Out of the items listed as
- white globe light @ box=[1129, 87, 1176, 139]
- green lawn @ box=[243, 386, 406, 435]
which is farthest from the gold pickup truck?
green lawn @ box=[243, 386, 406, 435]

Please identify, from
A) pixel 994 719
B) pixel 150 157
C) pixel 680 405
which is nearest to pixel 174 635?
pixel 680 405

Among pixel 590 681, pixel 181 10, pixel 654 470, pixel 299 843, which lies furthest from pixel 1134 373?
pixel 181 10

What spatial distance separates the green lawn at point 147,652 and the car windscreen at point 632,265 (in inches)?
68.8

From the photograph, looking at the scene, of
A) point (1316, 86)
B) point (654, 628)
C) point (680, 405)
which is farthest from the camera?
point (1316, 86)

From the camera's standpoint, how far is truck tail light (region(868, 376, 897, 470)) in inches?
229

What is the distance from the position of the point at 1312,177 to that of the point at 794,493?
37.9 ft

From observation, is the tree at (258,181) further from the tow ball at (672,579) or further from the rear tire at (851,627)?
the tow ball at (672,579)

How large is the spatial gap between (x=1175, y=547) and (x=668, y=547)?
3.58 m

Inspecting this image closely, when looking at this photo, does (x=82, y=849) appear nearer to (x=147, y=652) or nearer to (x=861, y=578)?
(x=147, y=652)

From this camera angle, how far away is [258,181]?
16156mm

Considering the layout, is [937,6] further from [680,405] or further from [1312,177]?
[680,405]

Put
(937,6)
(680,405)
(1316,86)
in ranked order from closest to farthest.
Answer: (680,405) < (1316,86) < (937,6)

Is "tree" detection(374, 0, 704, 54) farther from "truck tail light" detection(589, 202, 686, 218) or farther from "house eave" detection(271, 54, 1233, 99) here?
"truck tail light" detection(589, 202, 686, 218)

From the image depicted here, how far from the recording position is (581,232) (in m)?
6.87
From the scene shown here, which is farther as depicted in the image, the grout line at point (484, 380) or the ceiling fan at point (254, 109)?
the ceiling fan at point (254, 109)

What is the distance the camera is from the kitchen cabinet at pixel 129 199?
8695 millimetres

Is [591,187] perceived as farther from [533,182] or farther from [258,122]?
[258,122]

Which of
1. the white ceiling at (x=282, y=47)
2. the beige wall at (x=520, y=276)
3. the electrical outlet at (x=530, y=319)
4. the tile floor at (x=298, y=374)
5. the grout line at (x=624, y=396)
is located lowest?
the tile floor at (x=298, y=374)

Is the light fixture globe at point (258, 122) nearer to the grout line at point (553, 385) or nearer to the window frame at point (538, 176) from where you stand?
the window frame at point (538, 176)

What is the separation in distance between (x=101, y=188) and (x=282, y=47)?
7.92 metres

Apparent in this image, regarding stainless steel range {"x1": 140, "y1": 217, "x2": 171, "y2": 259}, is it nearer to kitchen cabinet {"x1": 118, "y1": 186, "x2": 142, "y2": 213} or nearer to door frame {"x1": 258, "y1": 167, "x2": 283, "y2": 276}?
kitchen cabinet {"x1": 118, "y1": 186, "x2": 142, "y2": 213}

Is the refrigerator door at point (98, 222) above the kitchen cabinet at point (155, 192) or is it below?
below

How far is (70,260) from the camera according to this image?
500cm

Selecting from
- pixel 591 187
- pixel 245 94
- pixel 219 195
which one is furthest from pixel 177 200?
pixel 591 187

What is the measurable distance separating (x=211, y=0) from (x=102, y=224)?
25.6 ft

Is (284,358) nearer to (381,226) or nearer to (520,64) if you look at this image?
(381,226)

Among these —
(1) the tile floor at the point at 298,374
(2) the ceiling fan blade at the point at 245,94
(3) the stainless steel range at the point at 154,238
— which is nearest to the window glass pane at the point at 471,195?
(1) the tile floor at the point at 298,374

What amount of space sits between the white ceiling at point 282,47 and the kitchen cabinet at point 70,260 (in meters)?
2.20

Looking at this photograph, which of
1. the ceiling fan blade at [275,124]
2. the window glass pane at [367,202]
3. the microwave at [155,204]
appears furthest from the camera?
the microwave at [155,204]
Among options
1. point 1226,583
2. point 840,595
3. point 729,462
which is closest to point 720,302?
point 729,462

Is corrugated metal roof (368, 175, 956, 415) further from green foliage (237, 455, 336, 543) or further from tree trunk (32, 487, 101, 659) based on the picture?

• • •

## Exercise brief
Please update the lines above by replacing each "ceiling fan blade" with "fan blade", keeping everything else the same.

## The answer
Out of the items listed as
- white globe light @ box=[1129, 87, 1176, 139]
- green lawn @ box=[243, 386, 406, 435]
which is farthest from the gold pickup truck?
green lawn @ box=[243, 386, 406, 435]

Please identify, from
A) pixel 994 719
B) pixel 150 157
C) pixel 680 405
which is nearest to pixel 174 635?
pixel 680 405

Among pixel 590 681, pixel 181 10, pixel 654 470, pixel 299 843, which lies furthest from pixel 1134 373?
pixel 181 10

What spatial distance separates the green lawn at point 147,652 and the car windscreen at point 632,265 (in inches)?
68.8

From the photograph, looking at the scene, of
A) point (1316, 86)
B) point (654, 628)
C) point (680, 405)
which is farthest from the camera?
point (1316, 86)

From the camera's standpoint, how far is truck tail light (region(868, 376, 897, 470)) in inches?
229

What is the distance from the position of the point at 1312,177 to that of the point at 794,493?
37.9 ft

From observation, is the tree at (258,181) further from the tow ball at (672,579) or further from the rear tire at (851,627)?
the tow ball at (672,579)

How large is the spatial gap between (x=1175, y=547) and (x=668, y=547)?
3.58 m

Inspecting this image closely, when looking at this photo, does (x=82, y=849) appear nearer to (x=147, y=652) or nearer to (x=861, y=578)?
(x=147, y=652)

From this camera angle, how far away is [258,181]?
16156mm

Considering the layout, is [937,6] further from [680,405] or further from [1312,177]?
[680,405]

Put
(937,6)
(680,405)
(1316,86)
in ranked order from closest to farthest.
Answer: (680,405) < (1316,86) < (937,6)

Is "tree" detection(374, 0, 704, 54) farther from "truck tail light" detection(589, 202, 686, 218) or farther from "house eave" detection(271, 54, 1233, 99) here?
"truck tail light" detection(589, 202, 686, 218)

From the image depicted here, how far from the recording position is (581,232) (in m)?
6.87
From the scene shown here, which is farther as depicted in the image, the grout line at point (484, 380) or the ceiling fan at point (254, 109)?
the ceiling fan at point (254, 109)

What is the distance the camera is from the kitchen cabinet at pixel 129 199?
8695 millimetres

Is [591,187] perceived as farther from [533,182] or farther from [258,122]?
[258,122]

Which of
1. the white ceiling at (x=282, y=47)
2. the beige wall at (x=520, y=276)
3. the electrical outlet at (x=530, y=319)
4. the tile floor at (x=298, y=374)
5. the grout line at (x=624, y=396)
is located lowest?
the tile floor at (x=298, y=374)

Is the light fixture globe at point (258, 122) nearer to the grout line at point (553, 385) or nearer to the window frame at point (538, 176) from where you stand?
the window frame at point (538, 176)

What is the separation in distance between (x=101, y=188) and (x=282, y=47)?
7.92 metres

Apparent in this image, regarding stainless steel range {"x1": 140, "y1": 217, "x2": 171, "y2": 259}, is it nearer to kitchen cabinet {"x1": 118, "y1": 186, "x2": 142, "y2": 213} or nearer to door frame {"x1": 258, "y1": 167, "x2": 283, "y2": 276}?
kitchen cabinet {"x1": 118, "y1": 186, "x2": 142, "y2": 213}

Is the refrigerator door at point (98, 222) above the kitchen cabinet at point (155, 192) or is it below?
below

How far is (70,260) from the camera according to this image?
500cm

Selecting from
- pixel 591 187
- pixel 245 94
- pixel 219 195
which one is furthest from pixel 177 200?
pixel 591 187

What is the measurable distance separating (x=211, y=0) from (x=102, y=224)?
25.6 ft

Is (284,358) nearer to (381,226) or nearer to (520,64) if you look at this image?
(381,226)

Among these —
(1) the tile floor at the point at 298,374
(2) the fan blade at the point at 245,94
(3) the stainless steel range at the point at 154,238
— which is nearest to the window glass pane at the point at 471,195?
(1) the tile floor at the point at 298,374

What amount of space sits between the white ceiling at point 282,47 and the kitchen cabinet at point 70,260 (in meters)?
2.20

Looking at this photograph, which of
1. the fan blade at [275,124]
2. the window glass pane at [367,202]
3. the microwave at [155,204]
appears furthest from the camera?
the microwave at [155,204]
Among options
1. point 1226,583
2. point 840,595
3. point 729,462
which is closest to point 720,302?
point 729,462

Is corrugated metal roof (368, 175, 956, 415) further from green foliage (237, 455, 336, 543) or further from tree trunk (32, 487, 101, 659) based on the picture?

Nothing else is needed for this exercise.